Macy non vide alcuna di queste cose, quel giorno, neppure il viale. Poiché, mentre sbucava dalla stazione del tubo al centro di Greenwich e si guardava intorno alla ricerca di un autotaxi che lo portasse al Centro, provò una sensazione molto simile a quella di un’accetta che gli piombasse fra le spalle, e cadde in avanti, intontito e annaspante, sul marciapiede. Per qualche minuto giacque semicosciente sulle eleganti piastrelle blu e bianche all’ingresso della stazione. Riprendendosi, riuscì ad alzarsi a quattro zampe, come un velocista ubriaco in attesa del colpo di pistola. Più di questo non poté fare. Alzarsi in piedi era al di là delle sue possibilità. Arrossato e sudato, aspettò che gli tornassero le forze, sperando che qualcuno lo aiutasse.
Nessuno lo fece. I pendolari aprirono diligentemente i loro ranghi passandogli a fianco. Come un masso in un torrente. Nessuno offre aiuto a un masso. Forse ci sono un sacco di epilettici a Greenwich. Non farti incastrare da uno di quelli. Maledetti scocciatori, fanno un sacco di smorfie, si mordono la lingua: come fa uno ad arrivare in tempo al lavoro, se si ferma ogni mattina ad aiutarli?

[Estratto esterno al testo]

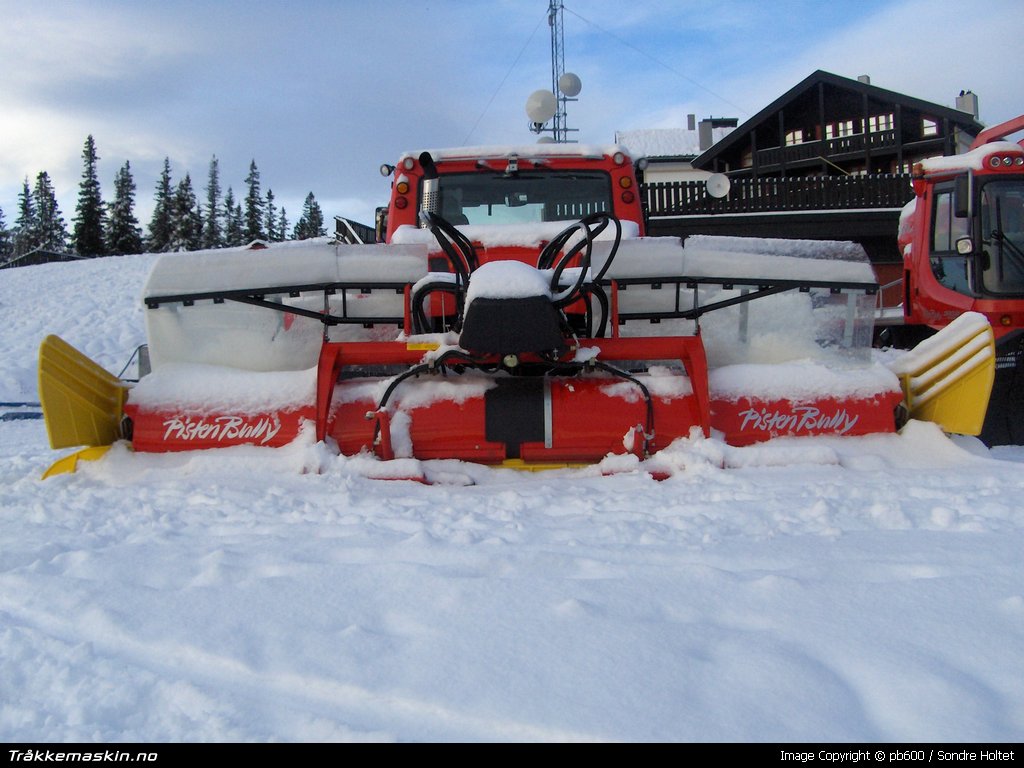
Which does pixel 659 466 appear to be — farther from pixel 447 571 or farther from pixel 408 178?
pixel 408 178

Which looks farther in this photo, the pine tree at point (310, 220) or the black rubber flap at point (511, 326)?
the pine tree at point (310, 220)

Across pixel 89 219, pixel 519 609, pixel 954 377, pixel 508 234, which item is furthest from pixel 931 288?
pixel 89 219

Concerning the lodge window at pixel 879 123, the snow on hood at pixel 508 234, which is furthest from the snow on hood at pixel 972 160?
the lodge window at pixel 879 123

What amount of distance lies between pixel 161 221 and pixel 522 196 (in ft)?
185

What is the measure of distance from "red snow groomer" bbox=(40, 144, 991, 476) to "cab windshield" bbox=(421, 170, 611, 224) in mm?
1419

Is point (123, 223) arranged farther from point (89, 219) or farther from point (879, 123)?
point (879, 123)

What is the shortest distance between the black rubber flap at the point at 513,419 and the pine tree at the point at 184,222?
54266 millimetres

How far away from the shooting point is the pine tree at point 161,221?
5456 centimetres

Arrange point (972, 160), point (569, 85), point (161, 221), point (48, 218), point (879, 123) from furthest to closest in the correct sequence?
point (48, 218), point (161, 221), point (879, 123), point (569, 85), point (972, 160)

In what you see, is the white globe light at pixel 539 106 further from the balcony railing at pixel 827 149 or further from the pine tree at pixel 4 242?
the pine tree at pixel 4 242

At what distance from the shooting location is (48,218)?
63.6 m

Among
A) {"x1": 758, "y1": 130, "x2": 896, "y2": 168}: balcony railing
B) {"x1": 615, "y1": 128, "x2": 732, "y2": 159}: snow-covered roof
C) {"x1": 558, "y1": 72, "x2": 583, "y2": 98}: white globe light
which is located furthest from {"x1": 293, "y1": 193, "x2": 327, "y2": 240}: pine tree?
{"x1": 558, "y1": 72, "x2": 583, "y2": 98}: white globe light

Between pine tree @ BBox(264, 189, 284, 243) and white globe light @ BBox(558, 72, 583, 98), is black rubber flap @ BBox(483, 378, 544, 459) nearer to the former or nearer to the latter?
white globe light @ BBox(558, 72, 583, 98)

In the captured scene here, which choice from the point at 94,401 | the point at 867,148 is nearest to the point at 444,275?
the point at 94,401
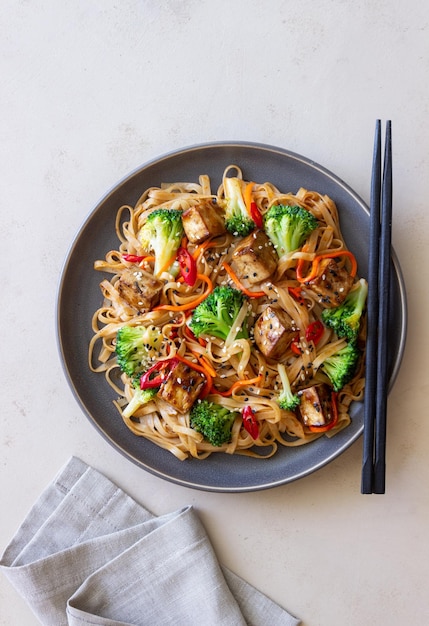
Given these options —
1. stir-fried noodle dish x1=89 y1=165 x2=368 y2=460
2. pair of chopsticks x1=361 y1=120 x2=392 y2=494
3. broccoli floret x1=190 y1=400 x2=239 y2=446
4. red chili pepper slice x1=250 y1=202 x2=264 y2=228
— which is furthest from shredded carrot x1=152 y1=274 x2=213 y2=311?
pair of chopsticks x1=361 y1=120 x2=392 y2=494

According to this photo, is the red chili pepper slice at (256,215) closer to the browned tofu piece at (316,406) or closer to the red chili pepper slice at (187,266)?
the red chili pepper slice at (187,266)

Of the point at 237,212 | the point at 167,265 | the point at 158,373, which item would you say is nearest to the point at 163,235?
the point at 167,265

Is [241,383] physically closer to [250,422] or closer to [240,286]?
[250,422]

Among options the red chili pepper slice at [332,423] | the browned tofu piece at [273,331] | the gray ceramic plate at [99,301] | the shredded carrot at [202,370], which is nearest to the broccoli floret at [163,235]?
the gray ceramic plate at [99,301]

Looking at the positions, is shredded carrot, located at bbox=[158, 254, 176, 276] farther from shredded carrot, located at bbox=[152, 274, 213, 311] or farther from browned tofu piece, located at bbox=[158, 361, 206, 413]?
browned tofu piece, located at bbox=[158, 361, 206, 413]

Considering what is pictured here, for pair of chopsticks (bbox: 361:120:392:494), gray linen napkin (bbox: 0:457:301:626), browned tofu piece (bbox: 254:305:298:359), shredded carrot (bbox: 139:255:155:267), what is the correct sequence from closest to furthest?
pair of chopsticks (bbox: 361:120:392:494)
browned tofu piece (bbox: 254:305:298:359)
shredded carrot (bbox: 139:255:155:267)
gray linen napkin (bbox: 0:457:301:626)
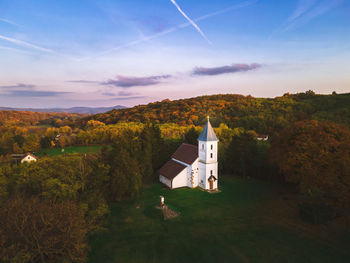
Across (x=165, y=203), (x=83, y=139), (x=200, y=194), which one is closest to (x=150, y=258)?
(x=165, y=203)

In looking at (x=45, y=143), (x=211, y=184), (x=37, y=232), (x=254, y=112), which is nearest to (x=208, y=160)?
(x=211, y=184)

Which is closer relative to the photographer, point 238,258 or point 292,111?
point 238,258

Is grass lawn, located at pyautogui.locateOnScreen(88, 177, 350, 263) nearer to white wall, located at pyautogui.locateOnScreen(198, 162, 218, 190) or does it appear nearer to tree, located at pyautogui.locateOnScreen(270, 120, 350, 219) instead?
white wall, located at pyautogui.locateOnScreen(198, 162, 218, 190)

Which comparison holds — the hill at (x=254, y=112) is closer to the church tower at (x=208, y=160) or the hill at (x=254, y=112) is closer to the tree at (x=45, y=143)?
the tree at (x=45, y=143)

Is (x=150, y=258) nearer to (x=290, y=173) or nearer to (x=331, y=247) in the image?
(x=331, y=247)

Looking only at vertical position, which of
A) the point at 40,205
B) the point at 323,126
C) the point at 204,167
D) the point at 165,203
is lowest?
the point at 165,203

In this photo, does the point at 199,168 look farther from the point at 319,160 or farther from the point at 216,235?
the point at 319,160
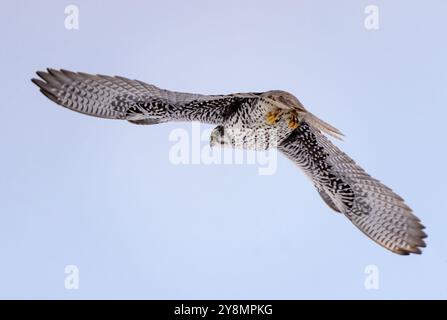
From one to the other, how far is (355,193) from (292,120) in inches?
50.0

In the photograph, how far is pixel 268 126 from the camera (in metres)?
6.17

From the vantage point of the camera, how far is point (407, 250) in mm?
6570

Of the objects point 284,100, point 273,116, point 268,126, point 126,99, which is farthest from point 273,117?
point 126,99

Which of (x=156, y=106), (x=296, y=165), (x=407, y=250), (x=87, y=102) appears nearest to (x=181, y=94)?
(x=156, y=106)

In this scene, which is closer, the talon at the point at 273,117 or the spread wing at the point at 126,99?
the talon at the point at 273,117

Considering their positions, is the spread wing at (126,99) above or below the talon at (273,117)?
above

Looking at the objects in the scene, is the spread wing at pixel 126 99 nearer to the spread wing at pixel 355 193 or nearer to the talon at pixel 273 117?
the talon at pixel 273 117

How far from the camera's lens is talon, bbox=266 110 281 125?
598cm

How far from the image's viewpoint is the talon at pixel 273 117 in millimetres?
5979

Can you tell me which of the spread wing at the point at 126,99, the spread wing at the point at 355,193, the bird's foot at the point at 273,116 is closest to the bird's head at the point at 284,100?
the bird's foot at the point at 273,116

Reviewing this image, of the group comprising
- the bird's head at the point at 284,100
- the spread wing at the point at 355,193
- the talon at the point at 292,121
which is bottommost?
the spread wing at the point at 355,193

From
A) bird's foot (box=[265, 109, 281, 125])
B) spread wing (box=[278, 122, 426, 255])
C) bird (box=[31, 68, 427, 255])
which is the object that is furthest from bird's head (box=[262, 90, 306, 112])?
spread wing (box=[278, 122, 426, 255])

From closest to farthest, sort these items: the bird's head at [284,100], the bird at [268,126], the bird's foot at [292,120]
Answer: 1. the bird's head at [284,100]
2. the bird's foot at [292,120]
3. the bird at [268,126]

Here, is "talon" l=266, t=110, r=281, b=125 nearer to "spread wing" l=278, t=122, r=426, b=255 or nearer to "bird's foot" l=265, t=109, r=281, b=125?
"bird's foot" l=265, t=109, r=281, b=125
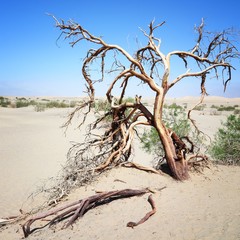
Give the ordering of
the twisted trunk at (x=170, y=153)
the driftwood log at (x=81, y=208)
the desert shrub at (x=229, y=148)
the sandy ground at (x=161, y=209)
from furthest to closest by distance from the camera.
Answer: the desert shrub at (x=229, y=148)
the twisted trunk at (x=170, y=153)
the driftwood log at (x=81, y=208)
the sandy ground at (x=161, y=209)

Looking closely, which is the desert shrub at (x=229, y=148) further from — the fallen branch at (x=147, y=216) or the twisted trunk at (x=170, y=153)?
the fallen branch at (x=147, y=216)

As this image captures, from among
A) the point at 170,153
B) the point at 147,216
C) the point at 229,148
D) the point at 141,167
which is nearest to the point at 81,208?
the point at 147,216

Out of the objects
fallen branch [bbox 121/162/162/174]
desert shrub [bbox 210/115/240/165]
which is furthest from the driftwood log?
desert shrub [bbox 210/115/240/165]

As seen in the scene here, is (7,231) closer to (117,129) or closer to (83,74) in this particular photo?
(117,129)

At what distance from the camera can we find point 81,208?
4.13 m

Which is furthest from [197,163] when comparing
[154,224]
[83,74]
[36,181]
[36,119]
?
[36,119]

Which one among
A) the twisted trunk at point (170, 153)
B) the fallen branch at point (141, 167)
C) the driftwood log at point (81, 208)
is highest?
the twisted trunk at point (170, 153)

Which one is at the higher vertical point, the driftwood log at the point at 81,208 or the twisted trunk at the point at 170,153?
the twisted trunk at the point at 170,153

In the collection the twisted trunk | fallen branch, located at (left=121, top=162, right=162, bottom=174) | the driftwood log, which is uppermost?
the twisted trunk

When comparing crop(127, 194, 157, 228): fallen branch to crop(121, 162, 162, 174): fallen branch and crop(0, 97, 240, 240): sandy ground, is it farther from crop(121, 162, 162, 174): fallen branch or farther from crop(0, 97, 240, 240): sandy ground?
crop(121, 162, 162, 174): fallen branch

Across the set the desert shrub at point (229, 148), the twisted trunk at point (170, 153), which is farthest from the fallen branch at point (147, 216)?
the desert shrub at point (229, 148)

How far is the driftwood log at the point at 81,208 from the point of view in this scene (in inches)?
156

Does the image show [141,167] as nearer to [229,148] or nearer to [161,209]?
[161,209]

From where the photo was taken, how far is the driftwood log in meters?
3.95
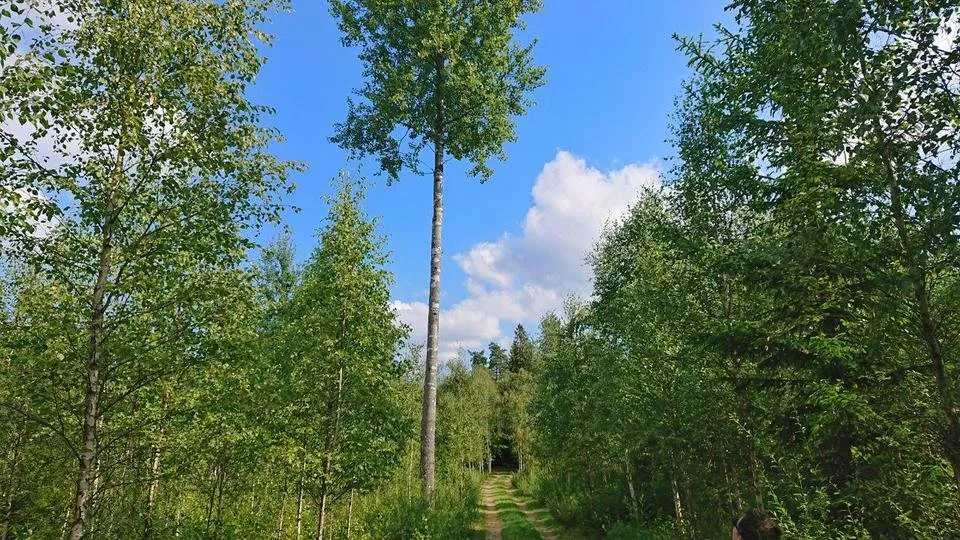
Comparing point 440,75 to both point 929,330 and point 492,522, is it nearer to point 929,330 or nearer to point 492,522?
Answer: point 929,330

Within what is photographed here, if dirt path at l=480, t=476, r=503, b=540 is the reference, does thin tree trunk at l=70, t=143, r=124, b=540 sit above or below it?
above

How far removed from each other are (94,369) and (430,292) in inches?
346

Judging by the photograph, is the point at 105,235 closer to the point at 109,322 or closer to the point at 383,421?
the point at 109,322

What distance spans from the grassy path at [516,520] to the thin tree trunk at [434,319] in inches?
295

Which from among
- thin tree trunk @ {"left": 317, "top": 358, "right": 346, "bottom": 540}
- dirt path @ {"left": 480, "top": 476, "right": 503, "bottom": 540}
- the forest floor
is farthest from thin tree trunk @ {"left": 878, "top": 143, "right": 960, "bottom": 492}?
dirt path @ {"left": 480, "top": 476, "right": 503, "bottom": 540}

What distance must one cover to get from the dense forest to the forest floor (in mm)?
5639

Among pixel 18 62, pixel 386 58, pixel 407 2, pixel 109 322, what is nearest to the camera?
pixel 18 62

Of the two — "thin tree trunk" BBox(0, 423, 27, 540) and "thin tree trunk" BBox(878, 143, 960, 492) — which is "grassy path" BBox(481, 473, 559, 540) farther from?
"thin tree trunk" BBox(878, 143, 960, 492)

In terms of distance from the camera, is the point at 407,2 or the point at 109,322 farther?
the point at 407,2

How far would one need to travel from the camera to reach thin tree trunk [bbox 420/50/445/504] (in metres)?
12.4

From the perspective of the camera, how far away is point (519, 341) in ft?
290

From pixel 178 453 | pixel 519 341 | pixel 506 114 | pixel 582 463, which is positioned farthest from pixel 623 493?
pixel 519 341

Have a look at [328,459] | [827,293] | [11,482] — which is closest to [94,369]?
[328,459]

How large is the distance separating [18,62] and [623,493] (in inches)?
829
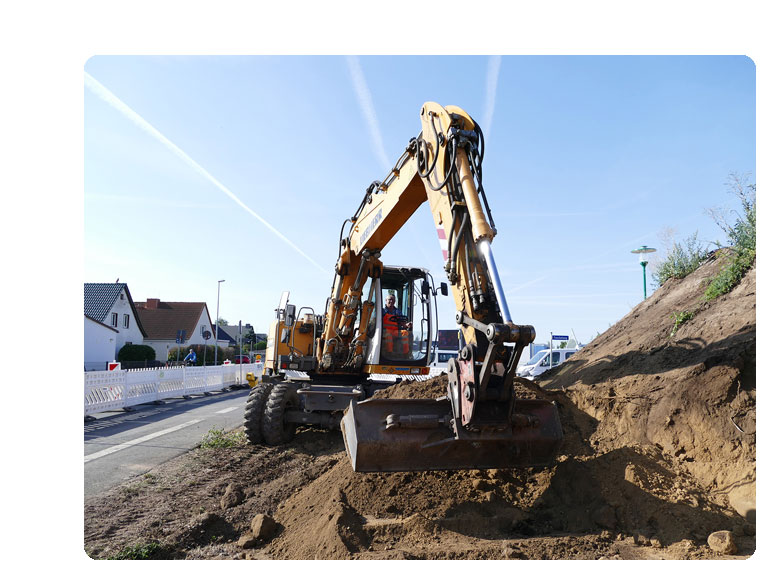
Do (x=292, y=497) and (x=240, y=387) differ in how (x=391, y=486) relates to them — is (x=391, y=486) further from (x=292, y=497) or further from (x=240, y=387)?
(x=240, y=387)

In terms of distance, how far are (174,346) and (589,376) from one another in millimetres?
36799

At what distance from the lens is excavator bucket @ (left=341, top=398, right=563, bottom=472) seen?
165 inches

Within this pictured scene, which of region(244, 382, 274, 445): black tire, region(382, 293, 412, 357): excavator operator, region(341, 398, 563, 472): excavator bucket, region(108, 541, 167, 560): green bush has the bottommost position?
region(108, 541, 167, 560): green bush

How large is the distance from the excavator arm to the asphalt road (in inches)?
136

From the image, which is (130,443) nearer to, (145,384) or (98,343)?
(145,384)

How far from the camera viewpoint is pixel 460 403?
402 cm

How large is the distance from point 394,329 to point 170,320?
3529 cm

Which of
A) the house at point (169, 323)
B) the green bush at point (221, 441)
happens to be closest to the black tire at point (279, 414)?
the green bush at point (221, 441)

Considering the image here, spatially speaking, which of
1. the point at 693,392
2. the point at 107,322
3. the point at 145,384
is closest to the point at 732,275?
the point at 693,392

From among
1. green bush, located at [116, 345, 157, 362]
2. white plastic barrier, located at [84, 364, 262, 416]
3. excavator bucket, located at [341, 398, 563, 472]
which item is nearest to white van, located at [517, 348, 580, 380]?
white plastic barrier, located at [84, 364, 262, 416]

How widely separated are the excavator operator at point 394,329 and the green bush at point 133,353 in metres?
25.9

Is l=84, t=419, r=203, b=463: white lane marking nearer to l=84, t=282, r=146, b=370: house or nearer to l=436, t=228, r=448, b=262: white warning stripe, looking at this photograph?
l=436, t=228, r=448, b=262: white warning stripe

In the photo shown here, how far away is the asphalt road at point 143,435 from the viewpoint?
6504 mm

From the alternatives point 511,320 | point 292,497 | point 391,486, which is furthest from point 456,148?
point 292,497
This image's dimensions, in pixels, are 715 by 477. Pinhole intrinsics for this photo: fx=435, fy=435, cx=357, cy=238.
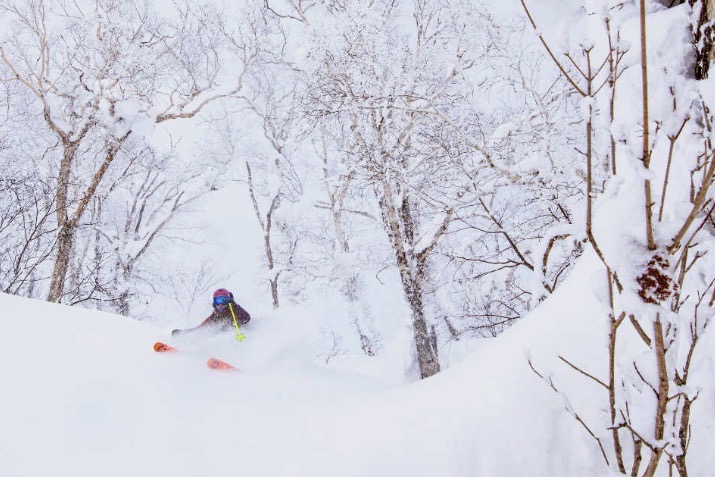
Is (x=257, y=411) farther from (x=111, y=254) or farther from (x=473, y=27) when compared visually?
(x=111, y=254)

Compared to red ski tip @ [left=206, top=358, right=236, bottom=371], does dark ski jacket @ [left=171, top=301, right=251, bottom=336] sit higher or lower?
higher

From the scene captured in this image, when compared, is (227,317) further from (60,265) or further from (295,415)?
(60,265)

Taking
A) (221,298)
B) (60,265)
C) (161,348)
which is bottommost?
(161,348)

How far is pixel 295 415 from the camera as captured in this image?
3016 mm

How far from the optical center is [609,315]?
1132mm

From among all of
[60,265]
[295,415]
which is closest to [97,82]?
[60,265]

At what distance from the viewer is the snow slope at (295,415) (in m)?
2.15

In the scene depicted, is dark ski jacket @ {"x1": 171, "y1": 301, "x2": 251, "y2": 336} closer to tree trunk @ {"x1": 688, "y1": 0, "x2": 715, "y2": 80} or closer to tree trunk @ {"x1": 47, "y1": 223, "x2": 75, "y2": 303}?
tree trunk @ {"x1": 47, "y1": 223, "x2": 75, "y2": 303}

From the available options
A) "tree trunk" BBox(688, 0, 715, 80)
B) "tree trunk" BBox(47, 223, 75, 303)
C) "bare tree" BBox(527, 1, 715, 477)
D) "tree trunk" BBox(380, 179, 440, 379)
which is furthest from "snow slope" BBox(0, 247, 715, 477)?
"tree trunk" BBox(380, 179, 440, 379)

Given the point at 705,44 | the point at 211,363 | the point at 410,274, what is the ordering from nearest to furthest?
the point at 705,44, the point at 211,363, the point at 410,274

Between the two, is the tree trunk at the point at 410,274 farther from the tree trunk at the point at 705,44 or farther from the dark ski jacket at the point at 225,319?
the tree trunk at the point at 705,44

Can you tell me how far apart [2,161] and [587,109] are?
1391 cm

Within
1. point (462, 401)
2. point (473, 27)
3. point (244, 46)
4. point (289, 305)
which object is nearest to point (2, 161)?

Macy ascoltò il tempo che batteva nel suo cervello. Un minuto, due, tre. Cosa era successo? Era la seconda volta nelle ultime diciotto ore che era stato randellato dall’interno. Hamlin?
…Puoi scommetterci il culo.
Cosa mi hai fatto?
…Solo una piccola contrazione del sistema nervoso autonomo. Sono seduto proprio qui e lo sto guardando. Un ammasso di fili e cordoni, il più fottuto casino che tu ti possa immaginare. L’ho appena toccato ed è andato in tilt.